Rewrite everything from the line containing "What is the measurable" down to the line containing "4.68 meters", replacing each "nearest" with "closest" and changing nothing else.
□ □ □ □ □ □ □
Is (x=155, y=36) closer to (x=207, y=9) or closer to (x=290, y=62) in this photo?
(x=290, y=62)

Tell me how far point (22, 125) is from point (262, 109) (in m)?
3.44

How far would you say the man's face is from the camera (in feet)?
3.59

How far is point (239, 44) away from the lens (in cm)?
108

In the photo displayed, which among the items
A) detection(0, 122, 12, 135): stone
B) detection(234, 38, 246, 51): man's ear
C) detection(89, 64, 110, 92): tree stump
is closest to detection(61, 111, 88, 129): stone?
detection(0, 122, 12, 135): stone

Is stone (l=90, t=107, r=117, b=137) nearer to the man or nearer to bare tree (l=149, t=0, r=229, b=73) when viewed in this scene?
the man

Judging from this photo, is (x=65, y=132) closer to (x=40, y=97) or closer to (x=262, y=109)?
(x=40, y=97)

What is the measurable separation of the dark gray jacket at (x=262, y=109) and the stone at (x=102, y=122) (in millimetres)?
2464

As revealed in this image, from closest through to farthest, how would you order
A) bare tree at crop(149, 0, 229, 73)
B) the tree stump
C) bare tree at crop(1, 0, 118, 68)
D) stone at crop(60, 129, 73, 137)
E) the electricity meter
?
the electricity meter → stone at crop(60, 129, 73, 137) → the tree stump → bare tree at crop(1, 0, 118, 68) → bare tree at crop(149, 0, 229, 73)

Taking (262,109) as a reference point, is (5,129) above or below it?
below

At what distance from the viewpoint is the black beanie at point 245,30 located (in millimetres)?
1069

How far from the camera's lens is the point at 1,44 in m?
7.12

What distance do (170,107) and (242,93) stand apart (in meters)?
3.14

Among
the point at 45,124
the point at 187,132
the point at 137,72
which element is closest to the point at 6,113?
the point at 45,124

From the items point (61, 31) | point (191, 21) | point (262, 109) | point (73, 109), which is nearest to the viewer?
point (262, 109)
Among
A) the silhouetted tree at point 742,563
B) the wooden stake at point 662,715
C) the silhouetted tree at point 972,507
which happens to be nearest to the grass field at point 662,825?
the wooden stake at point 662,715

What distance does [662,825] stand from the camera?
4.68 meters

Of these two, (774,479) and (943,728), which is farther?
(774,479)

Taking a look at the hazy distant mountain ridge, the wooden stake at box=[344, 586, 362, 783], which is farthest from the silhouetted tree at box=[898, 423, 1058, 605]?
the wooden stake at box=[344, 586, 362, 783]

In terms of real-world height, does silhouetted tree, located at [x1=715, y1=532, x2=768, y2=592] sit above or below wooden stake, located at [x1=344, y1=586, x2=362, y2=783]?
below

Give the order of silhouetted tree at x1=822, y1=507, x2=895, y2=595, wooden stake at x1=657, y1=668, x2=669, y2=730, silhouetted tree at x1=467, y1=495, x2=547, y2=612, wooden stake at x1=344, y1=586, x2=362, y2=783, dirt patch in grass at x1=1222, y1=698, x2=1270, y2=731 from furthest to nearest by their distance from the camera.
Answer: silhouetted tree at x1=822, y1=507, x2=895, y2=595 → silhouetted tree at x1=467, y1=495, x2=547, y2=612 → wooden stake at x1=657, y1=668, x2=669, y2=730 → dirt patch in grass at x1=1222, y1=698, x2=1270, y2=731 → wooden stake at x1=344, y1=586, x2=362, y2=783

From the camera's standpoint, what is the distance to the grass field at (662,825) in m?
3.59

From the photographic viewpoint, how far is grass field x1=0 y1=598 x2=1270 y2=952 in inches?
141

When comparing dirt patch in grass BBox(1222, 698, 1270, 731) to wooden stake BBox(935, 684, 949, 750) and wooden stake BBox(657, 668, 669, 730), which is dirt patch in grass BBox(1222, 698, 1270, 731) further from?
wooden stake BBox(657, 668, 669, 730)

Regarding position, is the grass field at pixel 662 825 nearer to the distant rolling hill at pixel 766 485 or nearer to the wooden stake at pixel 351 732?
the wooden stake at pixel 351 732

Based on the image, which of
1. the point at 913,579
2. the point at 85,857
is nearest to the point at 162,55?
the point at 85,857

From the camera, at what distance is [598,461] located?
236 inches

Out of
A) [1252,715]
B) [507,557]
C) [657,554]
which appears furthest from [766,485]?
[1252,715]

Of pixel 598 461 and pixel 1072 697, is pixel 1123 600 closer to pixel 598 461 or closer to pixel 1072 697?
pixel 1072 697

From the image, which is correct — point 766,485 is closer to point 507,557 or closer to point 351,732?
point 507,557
□ □ □ □ □ □ □
Final result -
What is the measurable separation of the dark gray jacket at (x=262, y=109) and the stone at (x=102, y=122) (in millimetres)?
2464

As revealed in this image, from closest through to farthest, how would you order
A) bare tree at crop(149, 0, 229, 73)
B) the tree stump
C) bare tree at crop(1, 0, 118, 68)
D) stone at crop(60, 129, 73, 137)
E) the electricity meter
?
the electricity meter → stone at crop(60, 129, 73, 137) → the tree stump → bare tree at crop(1, 0, 118, 68) → bare tree at crop(149, 0, 229, 73)

Taking (262,109) as a reference point, is (5,129) above or below it?
below

At what distance from the viewpoint is the black beanie at point 245,30 located (in millimetres)?
1069

How far from the camera's lens is the point at 1,44 in m?
7.12

What distance do (170,107) and (242,93) stand apart (in meters)?
3.14

Among
the point at 45,124
the point at 187,132
the point at 137,72
which element is closest to the point at 6,113?
the point at 45,124

From the items point (61, 31) | point (191, 21) | point (262, 109) | point (73, 109), which is closest to the viewer?
point (262, 109)
Among
A) the silhouetted tree at point 742,563
B) the wooden stake at point 662,715
C) the silhouetted tree at point 972,507
which happens to be closest to the grass field at point 662,825?
the wooden stake at point 662,715

What distance does [662,825] stand from the camera?
4.68 meters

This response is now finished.